Capital gains tax increasingly appears to represent low-hanging fruit to HM Revenue & Customs amid figures showing the yield from people trying to avoid it has leapt 43% over the last year.
Following investigations into taxpayers and landlords suspected of underpaying CGT in the tax year from April 2011, HMRC officers collected £105.2m – up from £73.6m in 2010.
The average yield per CGT enquiry reflects the increase, having risen by 58% over the period – from £10,802 in 2010 to £17,082 in 2011 - the most recent year for which data are available.
“Clamping down on CGT avoidance has been fruitful for HMRC in the past, so it is not a surprise that they are refocusing their efforts on this sort of tax avoidance again this year,” said Roy Maugham, head of tax at UHY Hacker Young.

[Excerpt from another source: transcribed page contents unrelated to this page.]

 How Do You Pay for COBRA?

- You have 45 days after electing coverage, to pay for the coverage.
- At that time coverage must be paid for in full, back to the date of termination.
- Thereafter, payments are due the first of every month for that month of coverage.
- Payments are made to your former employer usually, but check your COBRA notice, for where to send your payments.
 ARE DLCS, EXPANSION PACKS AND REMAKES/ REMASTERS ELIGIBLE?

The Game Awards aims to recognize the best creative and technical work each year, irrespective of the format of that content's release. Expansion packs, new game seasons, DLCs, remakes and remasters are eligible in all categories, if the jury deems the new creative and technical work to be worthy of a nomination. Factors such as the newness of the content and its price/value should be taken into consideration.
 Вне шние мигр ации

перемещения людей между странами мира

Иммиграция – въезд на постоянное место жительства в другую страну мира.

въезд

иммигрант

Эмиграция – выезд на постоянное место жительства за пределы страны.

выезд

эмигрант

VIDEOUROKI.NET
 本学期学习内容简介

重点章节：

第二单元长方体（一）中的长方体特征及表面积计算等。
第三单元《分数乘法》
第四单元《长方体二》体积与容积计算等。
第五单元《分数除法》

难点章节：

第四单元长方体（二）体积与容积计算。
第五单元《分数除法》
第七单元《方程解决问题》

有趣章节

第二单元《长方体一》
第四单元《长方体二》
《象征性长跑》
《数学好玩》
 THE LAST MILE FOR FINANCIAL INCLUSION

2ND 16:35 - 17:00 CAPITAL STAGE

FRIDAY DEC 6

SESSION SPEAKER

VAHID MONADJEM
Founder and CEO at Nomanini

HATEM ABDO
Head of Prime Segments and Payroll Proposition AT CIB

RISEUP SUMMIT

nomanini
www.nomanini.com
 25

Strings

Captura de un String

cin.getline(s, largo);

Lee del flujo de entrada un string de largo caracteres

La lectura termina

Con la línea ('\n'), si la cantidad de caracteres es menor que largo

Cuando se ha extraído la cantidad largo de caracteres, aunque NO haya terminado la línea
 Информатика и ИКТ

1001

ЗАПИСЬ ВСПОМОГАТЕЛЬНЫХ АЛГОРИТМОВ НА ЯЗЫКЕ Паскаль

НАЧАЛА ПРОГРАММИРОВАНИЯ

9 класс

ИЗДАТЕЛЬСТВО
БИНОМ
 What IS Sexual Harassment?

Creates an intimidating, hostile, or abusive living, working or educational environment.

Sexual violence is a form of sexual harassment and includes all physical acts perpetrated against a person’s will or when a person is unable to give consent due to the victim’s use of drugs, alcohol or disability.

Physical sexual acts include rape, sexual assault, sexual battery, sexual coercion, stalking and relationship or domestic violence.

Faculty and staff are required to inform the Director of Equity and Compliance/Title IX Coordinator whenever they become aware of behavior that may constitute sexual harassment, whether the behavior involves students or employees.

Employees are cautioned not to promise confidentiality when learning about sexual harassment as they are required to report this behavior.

According to the group, property investors have clashed with HMRC over whether the property is the primary residence of the owner – which does not attract CGT – rather than a buy-to-let property.
“Gains on property sales are always likely to attract HMRC’s attention,” said Mr Maugham. “HMRC are likely to investigate very carefully such as ‘enhancement expenditure’ that has been carried out to a property, which can be offset against CGT.
“Disagreements may then follow as to whether some of these costs are related to general upkeep of a property or specifically to enhance its value.”